* **Exercise instructions**:
1 – Summarize the passage on world poverty in two sentences.
2 – Return, word for word, the part of the passage on world poverty that opens with the words containing "Back in April, in" and closes with "don’t debate it.".

══ Passage provided

Back in April, in Happy 40th Earth Day Everyone! I noted the progress we had made worldwide. Specifically, I wrote that the percentage of the world population living on less than $1 a day (in PPP-adjusted 2000 dollars) had dropped [as in, didn’t go up] from 26.80% to 5.40%

One commenter, Hapa, did not see why we should acknowledge the drop:

$1.25/day was adopted by world bank as absolute extreme poverty indicator in 2008. obviously extreme poverty has gone down in real terms, although not real fast in terms of absolute population, and it’s good and i don’t debate it.

but you don’t stop there. you use the wrong measure, the most extreme measure, and you shout victory for a relative improvement when the real number of people living in sick mud hasn’t gone down anywhere near how it could have.

some people, dishonest people, would blame the slow progress on environmentalist backstabbing, when it’s mostly caused by corruption in rich (for wage arbitrage) and poor (for politics) countries alike. what do YOU say.

════
══ Supplied entries

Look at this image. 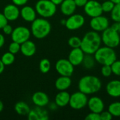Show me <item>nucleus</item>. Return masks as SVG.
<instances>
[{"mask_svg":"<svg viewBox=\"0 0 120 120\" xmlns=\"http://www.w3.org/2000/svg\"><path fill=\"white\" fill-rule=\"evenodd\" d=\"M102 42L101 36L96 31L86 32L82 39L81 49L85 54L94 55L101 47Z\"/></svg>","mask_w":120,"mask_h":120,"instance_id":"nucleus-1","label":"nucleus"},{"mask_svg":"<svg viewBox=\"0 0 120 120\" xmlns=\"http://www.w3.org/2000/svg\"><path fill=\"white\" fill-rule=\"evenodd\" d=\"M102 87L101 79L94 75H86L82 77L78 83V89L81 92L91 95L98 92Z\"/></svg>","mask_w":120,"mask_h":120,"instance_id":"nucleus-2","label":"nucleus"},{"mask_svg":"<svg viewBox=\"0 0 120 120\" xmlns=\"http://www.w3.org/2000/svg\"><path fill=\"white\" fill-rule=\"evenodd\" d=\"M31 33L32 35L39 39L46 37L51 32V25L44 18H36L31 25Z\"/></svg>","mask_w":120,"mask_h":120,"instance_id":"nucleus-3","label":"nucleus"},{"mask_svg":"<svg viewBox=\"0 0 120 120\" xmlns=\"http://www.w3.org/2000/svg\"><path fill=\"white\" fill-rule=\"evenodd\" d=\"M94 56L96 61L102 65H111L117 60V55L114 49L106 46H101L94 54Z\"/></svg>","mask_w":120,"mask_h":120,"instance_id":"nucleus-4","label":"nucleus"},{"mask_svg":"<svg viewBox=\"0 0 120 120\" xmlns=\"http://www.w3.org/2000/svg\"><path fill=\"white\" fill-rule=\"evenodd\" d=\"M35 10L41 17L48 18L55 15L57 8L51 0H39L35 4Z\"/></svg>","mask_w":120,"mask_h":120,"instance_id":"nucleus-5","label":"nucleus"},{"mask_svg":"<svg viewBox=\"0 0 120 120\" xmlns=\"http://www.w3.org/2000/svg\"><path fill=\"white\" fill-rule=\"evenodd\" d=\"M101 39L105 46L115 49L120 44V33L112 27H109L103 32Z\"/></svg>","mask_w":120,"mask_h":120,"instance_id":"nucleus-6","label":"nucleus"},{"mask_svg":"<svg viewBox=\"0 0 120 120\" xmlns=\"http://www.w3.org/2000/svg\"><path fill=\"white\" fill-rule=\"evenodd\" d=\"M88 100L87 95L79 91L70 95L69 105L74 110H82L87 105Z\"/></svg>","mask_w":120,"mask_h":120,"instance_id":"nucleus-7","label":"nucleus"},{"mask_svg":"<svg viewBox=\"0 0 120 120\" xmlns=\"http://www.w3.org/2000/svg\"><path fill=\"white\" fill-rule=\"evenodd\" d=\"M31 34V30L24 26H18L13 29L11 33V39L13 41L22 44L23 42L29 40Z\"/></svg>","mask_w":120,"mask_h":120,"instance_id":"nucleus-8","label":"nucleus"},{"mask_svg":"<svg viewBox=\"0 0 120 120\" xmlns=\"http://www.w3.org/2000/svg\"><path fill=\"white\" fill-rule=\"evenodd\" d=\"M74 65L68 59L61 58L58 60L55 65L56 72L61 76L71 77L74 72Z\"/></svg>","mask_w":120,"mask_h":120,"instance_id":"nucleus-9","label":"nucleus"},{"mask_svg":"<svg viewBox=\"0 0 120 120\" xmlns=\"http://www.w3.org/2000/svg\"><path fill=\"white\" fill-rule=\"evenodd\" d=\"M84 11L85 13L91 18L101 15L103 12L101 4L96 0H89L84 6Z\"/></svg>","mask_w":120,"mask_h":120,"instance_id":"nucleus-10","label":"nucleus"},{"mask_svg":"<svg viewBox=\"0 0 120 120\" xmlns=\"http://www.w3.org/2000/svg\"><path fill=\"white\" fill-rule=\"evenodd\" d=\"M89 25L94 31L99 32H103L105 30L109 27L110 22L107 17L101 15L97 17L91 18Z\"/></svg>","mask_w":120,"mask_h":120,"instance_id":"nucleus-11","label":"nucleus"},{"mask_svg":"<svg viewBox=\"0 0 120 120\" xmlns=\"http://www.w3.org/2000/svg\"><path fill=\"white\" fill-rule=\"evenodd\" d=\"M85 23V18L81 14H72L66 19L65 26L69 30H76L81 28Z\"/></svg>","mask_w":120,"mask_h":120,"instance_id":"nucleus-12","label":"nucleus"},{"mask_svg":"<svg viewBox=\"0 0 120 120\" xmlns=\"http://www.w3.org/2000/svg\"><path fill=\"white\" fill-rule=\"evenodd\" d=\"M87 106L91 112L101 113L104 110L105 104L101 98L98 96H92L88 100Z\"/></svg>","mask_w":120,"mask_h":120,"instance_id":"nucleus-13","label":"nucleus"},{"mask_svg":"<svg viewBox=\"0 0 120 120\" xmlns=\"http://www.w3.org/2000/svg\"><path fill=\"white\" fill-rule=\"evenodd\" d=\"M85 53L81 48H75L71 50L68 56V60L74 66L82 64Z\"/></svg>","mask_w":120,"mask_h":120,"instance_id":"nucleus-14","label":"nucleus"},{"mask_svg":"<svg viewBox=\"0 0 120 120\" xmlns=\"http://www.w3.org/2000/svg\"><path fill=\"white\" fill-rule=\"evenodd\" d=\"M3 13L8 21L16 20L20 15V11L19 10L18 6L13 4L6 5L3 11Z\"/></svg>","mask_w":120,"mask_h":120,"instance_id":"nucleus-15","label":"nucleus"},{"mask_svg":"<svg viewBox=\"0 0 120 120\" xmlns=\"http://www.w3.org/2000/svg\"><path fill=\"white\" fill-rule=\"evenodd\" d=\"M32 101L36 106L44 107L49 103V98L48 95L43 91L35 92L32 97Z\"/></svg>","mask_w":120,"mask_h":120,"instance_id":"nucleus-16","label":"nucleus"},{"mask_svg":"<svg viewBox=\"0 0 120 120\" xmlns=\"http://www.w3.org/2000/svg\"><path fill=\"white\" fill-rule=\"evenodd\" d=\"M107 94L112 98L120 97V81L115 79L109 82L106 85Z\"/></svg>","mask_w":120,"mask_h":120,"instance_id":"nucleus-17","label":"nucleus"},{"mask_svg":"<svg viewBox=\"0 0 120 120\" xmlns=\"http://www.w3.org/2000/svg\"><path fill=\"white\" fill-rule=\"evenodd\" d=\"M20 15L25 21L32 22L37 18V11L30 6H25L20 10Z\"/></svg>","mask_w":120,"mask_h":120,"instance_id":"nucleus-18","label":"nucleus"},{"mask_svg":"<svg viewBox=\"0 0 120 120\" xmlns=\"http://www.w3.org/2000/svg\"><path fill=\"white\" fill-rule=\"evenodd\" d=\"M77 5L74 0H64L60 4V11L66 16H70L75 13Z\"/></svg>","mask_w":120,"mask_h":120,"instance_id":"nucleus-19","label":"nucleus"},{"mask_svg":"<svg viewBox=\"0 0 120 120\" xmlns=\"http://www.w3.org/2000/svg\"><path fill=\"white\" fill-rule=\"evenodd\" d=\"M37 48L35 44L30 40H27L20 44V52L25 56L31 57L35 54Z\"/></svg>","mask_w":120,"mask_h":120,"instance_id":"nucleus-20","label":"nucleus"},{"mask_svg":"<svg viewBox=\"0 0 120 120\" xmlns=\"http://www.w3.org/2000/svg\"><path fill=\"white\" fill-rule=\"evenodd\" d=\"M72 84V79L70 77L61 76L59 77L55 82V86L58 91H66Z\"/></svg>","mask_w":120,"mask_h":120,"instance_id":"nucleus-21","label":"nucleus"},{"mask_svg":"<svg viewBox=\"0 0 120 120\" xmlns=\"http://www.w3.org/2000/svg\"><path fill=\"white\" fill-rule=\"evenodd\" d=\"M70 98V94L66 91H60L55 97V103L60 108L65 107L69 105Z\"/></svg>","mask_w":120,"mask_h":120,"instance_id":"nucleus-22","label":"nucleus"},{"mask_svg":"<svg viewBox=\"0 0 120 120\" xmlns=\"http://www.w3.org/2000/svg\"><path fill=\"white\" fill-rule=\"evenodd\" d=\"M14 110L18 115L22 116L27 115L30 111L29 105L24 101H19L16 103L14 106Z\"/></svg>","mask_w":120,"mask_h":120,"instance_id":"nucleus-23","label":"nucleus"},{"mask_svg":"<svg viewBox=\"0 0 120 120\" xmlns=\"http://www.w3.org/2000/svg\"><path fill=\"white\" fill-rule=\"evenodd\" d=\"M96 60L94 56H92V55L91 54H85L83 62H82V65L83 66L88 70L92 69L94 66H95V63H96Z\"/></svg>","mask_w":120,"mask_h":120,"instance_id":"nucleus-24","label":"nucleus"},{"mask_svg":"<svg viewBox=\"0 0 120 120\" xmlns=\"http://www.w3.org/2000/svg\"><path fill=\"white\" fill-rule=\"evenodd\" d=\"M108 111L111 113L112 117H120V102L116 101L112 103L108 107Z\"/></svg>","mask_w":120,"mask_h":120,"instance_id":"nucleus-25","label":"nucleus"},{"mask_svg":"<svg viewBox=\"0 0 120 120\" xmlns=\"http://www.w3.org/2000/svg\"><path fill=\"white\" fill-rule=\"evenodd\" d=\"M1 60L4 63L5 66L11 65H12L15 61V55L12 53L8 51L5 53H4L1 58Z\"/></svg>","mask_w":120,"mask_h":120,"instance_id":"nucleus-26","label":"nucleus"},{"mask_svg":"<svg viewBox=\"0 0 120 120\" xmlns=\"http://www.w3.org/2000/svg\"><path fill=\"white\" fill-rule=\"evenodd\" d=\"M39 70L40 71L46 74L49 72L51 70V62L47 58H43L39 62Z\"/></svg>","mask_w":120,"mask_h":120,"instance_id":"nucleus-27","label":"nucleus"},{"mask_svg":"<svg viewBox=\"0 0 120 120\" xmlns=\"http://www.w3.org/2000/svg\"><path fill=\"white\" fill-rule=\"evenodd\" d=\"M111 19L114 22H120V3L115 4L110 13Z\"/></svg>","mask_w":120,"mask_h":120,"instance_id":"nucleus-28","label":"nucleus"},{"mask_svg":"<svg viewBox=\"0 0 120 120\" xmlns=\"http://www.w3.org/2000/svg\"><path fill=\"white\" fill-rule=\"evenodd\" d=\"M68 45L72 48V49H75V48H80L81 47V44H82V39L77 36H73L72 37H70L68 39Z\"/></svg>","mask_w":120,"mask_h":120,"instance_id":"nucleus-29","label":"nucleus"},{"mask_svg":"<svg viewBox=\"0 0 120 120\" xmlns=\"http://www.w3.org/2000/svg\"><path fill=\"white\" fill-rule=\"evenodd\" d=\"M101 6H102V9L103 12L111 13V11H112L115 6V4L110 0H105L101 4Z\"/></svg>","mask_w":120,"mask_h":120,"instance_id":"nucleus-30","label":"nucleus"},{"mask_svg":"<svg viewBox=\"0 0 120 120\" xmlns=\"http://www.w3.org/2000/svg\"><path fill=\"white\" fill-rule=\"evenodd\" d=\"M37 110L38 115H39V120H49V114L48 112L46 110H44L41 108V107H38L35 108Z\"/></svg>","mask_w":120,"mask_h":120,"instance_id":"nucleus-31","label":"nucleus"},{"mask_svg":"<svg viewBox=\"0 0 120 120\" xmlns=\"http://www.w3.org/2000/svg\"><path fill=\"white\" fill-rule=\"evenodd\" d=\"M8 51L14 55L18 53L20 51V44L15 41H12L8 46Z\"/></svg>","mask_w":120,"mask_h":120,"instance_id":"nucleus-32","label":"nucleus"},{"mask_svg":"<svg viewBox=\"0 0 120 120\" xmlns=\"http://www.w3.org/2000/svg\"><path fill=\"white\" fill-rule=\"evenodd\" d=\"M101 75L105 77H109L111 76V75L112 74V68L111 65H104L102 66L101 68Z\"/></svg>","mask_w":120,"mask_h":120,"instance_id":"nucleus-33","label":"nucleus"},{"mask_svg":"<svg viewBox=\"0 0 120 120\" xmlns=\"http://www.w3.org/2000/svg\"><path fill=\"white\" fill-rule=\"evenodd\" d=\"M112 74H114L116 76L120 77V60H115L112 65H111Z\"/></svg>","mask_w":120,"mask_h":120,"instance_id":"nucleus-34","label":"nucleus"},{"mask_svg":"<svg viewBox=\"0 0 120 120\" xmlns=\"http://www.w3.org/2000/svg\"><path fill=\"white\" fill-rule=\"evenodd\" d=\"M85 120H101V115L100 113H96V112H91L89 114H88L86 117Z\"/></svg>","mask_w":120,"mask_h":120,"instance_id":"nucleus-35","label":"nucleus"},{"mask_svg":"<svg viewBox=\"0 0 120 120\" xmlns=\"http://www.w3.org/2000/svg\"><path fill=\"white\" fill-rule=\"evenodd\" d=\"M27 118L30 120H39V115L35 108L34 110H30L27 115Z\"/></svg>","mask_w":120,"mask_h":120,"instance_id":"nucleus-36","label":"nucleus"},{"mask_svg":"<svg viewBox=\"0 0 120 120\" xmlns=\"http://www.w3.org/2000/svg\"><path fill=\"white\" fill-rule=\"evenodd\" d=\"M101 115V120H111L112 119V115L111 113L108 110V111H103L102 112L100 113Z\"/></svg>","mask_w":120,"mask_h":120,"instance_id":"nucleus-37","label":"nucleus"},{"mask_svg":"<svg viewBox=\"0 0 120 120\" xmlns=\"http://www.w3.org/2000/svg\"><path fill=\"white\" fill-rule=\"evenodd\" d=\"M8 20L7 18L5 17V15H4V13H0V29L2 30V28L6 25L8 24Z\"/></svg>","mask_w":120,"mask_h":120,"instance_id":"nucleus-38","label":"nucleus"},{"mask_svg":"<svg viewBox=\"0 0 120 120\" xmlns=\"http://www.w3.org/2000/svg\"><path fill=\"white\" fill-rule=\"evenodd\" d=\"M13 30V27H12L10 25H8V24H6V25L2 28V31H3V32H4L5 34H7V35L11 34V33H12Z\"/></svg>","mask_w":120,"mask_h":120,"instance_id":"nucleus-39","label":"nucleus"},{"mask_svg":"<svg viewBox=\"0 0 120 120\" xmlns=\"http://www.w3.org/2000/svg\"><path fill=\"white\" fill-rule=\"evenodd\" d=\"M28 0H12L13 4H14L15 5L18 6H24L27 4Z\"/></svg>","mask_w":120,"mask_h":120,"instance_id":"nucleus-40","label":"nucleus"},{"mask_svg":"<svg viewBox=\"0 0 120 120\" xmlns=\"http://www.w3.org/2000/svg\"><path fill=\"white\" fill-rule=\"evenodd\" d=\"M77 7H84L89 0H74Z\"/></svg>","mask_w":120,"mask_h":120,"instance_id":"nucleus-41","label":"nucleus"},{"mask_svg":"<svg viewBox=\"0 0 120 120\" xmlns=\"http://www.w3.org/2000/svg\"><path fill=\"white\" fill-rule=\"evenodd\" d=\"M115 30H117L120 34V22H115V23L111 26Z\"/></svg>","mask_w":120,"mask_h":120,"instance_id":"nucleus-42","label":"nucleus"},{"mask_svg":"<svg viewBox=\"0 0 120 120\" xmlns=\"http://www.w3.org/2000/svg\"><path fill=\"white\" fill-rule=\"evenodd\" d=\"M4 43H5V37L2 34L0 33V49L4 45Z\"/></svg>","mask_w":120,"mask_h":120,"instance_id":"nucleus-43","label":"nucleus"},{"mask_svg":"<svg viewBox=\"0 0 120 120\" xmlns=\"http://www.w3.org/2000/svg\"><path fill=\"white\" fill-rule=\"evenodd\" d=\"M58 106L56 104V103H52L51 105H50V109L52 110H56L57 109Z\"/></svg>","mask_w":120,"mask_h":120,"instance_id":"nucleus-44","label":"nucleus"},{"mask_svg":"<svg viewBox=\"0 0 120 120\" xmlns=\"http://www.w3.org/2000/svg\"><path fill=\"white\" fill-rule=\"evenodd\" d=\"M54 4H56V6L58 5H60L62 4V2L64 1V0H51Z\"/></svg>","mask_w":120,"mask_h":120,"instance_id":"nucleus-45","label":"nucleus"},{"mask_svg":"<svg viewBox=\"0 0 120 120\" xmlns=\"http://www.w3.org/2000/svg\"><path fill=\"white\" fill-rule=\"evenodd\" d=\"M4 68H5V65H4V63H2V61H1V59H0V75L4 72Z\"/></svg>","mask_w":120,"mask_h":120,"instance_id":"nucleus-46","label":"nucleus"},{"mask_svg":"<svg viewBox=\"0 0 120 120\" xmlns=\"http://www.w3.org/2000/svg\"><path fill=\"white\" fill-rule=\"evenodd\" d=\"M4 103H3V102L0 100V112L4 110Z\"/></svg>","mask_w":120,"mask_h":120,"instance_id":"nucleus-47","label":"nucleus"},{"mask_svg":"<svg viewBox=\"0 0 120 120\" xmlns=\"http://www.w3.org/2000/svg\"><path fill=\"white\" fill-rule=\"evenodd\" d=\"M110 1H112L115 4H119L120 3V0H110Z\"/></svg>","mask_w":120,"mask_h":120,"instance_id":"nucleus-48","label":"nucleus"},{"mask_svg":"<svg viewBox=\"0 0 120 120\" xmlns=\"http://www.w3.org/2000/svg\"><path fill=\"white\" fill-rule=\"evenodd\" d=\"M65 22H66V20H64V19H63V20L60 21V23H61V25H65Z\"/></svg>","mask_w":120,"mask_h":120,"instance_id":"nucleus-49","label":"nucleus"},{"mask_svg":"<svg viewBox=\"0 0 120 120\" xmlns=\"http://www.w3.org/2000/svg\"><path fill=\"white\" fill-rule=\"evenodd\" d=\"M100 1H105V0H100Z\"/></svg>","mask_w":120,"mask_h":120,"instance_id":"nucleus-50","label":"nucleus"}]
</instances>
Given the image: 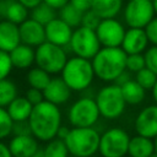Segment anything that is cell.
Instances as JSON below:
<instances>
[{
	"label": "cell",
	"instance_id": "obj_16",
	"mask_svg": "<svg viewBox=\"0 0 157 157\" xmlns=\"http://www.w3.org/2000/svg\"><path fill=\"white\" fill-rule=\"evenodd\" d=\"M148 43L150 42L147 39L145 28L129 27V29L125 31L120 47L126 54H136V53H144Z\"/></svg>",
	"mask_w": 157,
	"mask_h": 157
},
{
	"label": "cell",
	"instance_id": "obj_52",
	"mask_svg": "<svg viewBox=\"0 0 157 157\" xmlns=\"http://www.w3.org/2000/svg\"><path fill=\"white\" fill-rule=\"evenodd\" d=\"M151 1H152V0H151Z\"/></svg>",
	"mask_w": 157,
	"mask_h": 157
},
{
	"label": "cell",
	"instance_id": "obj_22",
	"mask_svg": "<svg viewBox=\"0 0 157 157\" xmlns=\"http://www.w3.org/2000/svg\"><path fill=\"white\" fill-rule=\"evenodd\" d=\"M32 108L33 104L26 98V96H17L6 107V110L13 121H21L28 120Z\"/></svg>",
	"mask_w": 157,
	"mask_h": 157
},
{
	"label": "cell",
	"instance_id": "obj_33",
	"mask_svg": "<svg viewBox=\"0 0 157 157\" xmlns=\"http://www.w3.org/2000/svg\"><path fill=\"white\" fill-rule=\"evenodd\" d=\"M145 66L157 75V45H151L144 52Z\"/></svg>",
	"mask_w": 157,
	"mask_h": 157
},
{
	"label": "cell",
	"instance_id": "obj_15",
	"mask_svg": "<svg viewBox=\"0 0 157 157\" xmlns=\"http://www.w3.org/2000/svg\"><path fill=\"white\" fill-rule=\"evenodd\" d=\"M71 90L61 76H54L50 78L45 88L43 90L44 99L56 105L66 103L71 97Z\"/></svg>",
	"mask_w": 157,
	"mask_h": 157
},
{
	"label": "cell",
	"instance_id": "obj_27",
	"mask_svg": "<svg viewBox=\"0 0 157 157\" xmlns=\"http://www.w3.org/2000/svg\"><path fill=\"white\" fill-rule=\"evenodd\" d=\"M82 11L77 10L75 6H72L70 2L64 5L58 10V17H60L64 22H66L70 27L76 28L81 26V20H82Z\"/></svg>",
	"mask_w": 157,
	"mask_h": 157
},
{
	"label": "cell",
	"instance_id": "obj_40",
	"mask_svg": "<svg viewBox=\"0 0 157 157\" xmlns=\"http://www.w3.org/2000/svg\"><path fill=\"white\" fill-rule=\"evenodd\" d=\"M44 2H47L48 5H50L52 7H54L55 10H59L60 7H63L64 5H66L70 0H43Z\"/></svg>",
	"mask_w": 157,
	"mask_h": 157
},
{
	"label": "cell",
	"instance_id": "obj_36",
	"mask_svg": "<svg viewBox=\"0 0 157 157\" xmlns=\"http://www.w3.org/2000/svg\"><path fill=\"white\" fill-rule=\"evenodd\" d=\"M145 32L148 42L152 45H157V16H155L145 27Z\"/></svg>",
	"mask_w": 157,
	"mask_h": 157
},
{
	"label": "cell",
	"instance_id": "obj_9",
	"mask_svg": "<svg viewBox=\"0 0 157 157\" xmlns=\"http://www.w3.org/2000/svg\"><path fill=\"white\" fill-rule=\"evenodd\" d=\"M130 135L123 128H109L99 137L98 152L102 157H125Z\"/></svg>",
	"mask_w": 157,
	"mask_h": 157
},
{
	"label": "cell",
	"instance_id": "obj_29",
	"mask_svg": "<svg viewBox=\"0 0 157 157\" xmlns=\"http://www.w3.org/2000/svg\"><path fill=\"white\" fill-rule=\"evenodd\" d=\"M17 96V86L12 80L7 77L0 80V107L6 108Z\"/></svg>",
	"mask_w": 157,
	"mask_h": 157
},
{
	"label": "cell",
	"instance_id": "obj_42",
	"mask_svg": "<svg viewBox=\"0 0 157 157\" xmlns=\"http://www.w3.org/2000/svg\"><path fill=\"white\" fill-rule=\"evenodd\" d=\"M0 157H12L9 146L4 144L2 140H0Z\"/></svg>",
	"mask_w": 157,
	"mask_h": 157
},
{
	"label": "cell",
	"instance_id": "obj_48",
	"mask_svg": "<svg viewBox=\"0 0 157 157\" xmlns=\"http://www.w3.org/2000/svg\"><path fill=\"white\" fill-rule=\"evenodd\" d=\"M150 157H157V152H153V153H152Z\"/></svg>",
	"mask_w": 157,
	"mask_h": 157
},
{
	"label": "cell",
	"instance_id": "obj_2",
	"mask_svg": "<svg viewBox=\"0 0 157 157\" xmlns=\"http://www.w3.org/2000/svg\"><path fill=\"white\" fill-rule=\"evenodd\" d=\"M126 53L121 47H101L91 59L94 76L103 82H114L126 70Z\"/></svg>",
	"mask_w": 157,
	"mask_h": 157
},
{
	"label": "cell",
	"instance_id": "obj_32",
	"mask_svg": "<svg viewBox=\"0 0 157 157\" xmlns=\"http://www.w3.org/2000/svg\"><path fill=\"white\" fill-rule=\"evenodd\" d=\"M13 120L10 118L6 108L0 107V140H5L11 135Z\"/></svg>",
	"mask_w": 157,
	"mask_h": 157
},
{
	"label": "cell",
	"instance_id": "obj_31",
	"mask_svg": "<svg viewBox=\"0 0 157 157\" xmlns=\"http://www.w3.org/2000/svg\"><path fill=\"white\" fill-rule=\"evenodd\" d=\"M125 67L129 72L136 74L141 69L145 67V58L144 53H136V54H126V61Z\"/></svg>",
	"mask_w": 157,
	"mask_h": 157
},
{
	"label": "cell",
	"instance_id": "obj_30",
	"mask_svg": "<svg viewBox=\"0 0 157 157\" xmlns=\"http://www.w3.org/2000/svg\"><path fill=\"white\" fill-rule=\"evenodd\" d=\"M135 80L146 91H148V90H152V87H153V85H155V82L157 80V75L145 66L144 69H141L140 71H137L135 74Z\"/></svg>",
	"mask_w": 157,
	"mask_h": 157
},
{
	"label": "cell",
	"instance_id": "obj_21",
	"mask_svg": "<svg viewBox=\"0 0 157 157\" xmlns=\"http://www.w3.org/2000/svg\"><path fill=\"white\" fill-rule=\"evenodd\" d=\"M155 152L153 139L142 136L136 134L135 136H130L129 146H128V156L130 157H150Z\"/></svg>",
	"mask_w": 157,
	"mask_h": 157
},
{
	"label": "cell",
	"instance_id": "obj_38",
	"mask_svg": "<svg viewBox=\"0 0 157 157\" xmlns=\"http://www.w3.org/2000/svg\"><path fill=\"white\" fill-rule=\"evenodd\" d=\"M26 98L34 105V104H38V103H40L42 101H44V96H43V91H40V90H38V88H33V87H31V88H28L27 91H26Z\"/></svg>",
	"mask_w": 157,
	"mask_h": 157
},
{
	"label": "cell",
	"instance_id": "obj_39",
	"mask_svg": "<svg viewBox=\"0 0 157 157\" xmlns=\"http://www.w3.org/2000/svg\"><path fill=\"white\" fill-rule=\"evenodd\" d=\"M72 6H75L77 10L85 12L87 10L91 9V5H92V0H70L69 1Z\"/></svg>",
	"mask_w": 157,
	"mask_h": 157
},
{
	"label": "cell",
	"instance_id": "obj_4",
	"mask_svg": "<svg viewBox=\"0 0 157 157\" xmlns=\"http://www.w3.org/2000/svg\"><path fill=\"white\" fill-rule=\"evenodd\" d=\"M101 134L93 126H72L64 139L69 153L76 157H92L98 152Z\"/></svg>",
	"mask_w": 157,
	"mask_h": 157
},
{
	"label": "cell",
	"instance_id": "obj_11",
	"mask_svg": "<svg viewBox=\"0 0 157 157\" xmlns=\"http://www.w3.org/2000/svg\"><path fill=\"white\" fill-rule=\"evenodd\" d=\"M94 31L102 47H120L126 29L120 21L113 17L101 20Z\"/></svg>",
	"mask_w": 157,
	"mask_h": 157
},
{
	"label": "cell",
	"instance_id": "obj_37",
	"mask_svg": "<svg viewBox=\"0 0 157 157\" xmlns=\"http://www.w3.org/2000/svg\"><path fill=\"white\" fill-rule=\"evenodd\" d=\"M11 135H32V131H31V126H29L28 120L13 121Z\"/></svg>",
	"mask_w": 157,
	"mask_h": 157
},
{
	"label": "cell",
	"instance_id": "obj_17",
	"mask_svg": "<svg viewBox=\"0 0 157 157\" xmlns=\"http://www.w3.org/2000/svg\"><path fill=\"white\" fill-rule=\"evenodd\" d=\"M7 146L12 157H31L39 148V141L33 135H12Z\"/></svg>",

════

* **Full answers**:
1 – The writer recalls an April post noting that the share of the world population living on less than $1 a day, in PPP-adjusted 2000 dollars, dropped from 26.80% to 5.40%. A commenter, Hapa, agreed that extreme poverty has gone down but argued that the writer used the wrong, most extreme measure to claim victory for a relative improvement, and said slow progress is mostly caused by corruption in rich and poor countries alike rather than by environmentalist backstabbing.

2 –
Back in April, in Happy 40th Earth Day Everyone! I noted the progress we had made worldwide. Specifically, I wrote that the percentage of the world population living on less than $1 a day (in PPP-adjusted 2000 dollars) had dropped [as in, didn’t go up] from 26.80% to 5.40%

One commenter, Hapa, did not see why we should acknowledge the drop:

$1.25/day was adopted by world bank as absolute extreme poverty indicator in 2008. obviously extreme poverty has gone down in real terms, although not real fast in terms of absolute population, and it’s good and i don’t debate it.